Work instruction
Where does the word "granularity" occur in the entries below? Copy every line that has it.
══ Records for this task
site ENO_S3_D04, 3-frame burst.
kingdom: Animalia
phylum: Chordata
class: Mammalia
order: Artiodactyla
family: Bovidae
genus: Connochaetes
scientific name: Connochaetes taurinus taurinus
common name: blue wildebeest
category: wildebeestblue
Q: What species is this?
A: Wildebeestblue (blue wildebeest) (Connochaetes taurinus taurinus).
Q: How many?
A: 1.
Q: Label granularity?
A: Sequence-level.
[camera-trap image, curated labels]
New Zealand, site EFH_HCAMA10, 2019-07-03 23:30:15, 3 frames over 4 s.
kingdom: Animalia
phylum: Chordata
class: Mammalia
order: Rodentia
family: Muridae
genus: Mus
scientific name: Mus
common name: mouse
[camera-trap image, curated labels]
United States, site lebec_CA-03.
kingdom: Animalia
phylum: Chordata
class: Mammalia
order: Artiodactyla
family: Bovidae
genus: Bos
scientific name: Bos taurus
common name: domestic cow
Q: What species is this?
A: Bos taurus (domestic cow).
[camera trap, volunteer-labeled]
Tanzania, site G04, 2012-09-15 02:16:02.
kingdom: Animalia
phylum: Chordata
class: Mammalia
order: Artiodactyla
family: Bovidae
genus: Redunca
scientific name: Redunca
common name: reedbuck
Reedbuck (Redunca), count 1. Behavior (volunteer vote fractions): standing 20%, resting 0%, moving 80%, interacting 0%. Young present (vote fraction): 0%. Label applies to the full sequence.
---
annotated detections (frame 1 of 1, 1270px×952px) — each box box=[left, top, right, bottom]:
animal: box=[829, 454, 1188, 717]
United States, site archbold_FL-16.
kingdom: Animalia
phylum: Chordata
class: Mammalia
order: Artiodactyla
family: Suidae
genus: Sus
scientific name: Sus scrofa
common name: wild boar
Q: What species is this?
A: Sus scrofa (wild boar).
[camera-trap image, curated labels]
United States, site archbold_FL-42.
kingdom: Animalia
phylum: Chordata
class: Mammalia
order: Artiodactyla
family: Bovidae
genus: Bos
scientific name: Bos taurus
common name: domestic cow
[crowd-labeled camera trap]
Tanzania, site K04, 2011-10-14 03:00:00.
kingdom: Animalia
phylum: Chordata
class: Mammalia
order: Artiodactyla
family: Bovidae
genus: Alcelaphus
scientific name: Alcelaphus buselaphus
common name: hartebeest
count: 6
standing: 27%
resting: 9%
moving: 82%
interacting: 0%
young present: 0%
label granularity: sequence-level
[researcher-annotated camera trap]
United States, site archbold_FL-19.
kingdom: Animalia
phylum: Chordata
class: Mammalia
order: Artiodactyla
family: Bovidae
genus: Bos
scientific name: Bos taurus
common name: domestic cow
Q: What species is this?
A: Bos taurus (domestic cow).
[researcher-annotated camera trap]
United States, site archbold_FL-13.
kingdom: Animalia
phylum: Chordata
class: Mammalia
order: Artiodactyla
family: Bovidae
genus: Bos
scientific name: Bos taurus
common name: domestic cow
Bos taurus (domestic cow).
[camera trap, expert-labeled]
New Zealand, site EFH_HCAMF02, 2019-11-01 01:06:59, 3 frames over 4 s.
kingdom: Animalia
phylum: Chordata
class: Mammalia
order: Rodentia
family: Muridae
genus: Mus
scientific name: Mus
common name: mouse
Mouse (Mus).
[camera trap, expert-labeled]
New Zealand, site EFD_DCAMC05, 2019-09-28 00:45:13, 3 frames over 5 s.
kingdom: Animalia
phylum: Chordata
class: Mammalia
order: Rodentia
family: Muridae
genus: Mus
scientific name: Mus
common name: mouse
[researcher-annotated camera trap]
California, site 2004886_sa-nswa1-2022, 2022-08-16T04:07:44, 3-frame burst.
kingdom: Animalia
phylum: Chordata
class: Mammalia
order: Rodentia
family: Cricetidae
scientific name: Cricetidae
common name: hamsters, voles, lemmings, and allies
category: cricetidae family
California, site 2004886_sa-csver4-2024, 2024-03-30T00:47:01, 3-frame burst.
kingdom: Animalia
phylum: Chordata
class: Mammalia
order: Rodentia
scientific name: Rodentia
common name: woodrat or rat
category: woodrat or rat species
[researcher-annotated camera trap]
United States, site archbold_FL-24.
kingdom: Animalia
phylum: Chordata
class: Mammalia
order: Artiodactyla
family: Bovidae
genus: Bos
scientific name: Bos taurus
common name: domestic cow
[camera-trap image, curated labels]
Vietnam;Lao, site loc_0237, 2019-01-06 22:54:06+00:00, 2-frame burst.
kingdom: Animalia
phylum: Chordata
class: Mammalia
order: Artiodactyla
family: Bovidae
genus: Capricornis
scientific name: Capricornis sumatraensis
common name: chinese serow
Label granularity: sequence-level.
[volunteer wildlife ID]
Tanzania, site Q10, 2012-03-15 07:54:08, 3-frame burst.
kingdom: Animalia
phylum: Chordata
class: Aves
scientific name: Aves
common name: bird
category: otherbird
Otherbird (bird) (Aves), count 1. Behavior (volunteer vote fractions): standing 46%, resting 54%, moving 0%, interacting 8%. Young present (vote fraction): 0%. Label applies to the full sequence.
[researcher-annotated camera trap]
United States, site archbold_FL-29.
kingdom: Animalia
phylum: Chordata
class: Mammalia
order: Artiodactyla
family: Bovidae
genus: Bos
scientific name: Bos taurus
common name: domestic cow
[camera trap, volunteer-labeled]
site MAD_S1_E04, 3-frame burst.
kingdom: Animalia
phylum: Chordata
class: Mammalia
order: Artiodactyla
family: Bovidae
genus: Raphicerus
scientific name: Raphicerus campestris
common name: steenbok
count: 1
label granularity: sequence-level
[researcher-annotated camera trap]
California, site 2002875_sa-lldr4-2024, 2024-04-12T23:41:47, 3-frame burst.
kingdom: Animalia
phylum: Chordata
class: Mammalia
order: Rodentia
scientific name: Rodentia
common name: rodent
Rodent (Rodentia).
════
Result below
Q: Label granularity?
label granularity: sequence-level
Label granularity: sequence-level.
label granularity: sequence-level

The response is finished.